State and Scene Enhanced Prototypes for Weakly Supervised Open-Vocabulary Object Detection
Jiaying Zhou, Qingchao Chen
TL;DR
This work tackles WS-OVOD by addressing two bottlenecks: static semantic prototypes that miss intra-class state variation and semantic mismatch between context-rich visual proposals and object-centric text embeddings. It introduces State-Enhanced Semantic Prototypes (SESP) to capture diverse object states via LLM-generated state descriptors and a generic description, and Scene-Augmented Pseudo Prototypes (SAPP) to embed contextual scene information and softly align them with weakly supervised proposals. The overall objective combines standard detection losses with a scene-alignment term, enabling end-to-end training with both detection and classification data. Empirical results on OV-COCO and OV-LVIS show clear gains, especially for novel categories, and cross-dataset transfer on Objects365 demonstrates strong generalization, underscoring the practical impact of richer, context-aware language-vision prototypes for open-vocabulary detection.
Abstract
Open-Vocabulary Object Detection (OVOD) aims to generalize object recognition to novel categories, while Weakly Supervised OVOD (WS-OVOD) extends this by combining box-level annotations with image-level labels. Despite recent progress, two critical challenges persist in this setting. First, existing semantic prototypes, even when enriched by LLMs, are static and limited, failing to capture the rich intra-class visual variations induced by different object states (e.g., a cat's pose). Second, the standard pseudo-box generation introduces a semantic mismatch between visual region proposals (which contain context) and object-centric text embeddings. To tackle these issues, we introduce two complementary prototype enhancement strategies. To capture intra-class variations in appearance and state, we propose the State-Enhanced Semantic Prototypes (SESP), which generates state-aware textual descriptions (e.g., "a sleeping cat") to capture diverse object appearances, yielding more discriminative prototypes.

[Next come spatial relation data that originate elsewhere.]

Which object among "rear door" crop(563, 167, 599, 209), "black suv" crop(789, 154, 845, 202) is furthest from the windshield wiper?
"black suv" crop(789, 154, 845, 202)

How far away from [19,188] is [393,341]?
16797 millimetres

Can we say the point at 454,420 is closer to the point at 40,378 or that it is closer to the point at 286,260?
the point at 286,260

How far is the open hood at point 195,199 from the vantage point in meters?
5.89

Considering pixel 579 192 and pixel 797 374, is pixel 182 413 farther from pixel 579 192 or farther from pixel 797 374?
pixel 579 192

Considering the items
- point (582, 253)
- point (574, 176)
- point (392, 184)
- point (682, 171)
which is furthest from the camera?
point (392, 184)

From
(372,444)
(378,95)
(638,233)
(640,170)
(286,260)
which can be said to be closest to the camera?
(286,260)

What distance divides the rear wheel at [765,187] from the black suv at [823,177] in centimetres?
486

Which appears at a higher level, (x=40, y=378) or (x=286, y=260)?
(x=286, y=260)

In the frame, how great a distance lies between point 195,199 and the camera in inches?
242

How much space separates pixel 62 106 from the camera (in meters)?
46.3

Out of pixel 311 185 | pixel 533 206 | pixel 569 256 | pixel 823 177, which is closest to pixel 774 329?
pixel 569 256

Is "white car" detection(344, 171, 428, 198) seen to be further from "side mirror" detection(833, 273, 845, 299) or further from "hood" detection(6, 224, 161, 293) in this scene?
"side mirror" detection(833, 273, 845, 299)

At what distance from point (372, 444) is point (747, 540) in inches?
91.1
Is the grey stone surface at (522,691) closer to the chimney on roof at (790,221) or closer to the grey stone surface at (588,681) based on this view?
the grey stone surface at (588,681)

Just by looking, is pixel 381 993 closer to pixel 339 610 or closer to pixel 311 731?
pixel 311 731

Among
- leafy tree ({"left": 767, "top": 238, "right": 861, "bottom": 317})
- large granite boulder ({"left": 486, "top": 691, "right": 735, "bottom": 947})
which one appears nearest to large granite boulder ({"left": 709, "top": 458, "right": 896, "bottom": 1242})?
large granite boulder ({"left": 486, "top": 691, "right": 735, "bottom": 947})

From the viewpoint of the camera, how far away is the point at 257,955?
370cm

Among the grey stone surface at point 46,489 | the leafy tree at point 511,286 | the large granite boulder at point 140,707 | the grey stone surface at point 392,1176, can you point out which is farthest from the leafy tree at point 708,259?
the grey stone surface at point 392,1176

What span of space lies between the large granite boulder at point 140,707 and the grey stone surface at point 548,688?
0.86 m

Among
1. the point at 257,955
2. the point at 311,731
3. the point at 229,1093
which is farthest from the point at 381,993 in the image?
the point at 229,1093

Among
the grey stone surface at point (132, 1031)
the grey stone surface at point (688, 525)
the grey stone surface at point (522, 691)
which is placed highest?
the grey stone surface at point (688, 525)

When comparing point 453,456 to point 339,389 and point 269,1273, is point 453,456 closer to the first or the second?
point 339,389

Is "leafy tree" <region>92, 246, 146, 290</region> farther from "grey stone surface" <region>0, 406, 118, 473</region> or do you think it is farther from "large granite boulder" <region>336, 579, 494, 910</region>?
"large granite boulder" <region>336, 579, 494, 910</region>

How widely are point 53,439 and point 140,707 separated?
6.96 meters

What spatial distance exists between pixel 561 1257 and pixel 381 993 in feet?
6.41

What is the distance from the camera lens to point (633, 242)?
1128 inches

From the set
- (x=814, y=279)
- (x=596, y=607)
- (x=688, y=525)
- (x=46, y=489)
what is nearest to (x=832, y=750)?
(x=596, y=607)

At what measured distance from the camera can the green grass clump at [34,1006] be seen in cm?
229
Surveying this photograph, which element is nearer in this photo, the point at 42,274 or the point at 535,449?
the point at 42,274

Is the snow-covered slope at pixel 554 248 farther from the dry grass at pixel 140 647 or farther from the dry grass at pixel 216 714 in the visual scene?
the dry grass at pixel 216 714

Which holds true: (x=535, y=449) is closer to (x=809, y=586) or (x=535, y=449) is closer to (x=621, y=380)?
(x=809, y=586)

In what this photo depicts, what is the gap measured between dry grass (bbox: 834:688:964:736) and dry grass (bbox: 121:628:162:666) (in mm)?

Building on this, we further introduce Scene-Augmented Pseudo Prototypes (SAPP) to address the semantic mismatch. SAPP incorporates contextual semantics (e.g., "cat lying on sofa") and utilizes a soft alignment mechanism to promote contextually consistent visual-textual representations. By integrating SESP and SAPP, our method effectively enhances both the richness of semantic prototypes and the visual-textual alignment, achieving notable improvements.